*Given records:*
-------

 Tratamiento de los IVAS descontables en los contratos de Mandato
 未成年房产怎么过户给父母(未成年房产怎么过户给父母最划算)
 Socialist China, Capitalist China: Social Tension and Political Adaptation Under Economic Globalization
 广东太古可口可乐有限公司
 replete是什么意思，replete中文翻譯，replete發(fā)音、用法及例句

-------

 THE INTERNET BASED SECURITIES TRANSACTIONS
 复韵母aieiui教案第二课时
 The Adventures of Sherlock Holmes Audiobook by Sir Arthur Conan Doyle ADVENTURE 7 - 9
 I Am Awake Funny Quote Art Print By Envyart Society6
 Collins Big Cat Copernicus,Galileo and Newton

-------

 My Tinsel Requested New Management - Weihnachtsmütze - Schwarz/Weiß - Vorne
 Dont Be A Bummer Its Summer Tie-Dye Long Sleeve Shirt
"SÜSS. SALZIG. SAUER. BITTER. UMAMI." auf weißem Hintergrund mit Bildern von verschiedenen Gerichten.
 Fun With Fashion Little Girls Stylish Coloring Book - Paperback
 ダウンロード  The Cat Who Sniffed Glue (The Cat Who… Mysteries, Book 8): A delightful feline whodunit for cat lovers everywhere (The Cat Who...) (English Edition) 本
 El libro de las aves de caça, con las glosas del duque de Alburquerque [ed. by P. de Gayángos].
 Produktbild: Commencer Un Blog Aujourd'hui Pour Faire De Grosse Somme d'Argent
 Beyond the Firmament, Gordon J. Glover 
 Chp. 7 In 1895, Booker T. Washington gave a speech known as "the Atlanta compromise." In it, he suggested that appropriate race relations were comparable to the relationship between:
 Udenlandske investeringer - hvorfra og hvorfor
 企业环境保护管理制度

-------

*Try it:* One stretch of the lines above is wanted, from the line that contains "复韵母aieiui教案第二课时" through the line that contains "Collins Big Cat". Output it exactly.

*Finished exercise:*
 复韵母aieiui教案第二课时
 The Adventures of Sherlock Holmes Audiobook by Sir Arthur Conan Doyle ADVENTURE 7 - 9
 I Am Awake Funny Quote Art Print By Envyart Society6
 Collins Big Cat Copernicus,Galileo and Newton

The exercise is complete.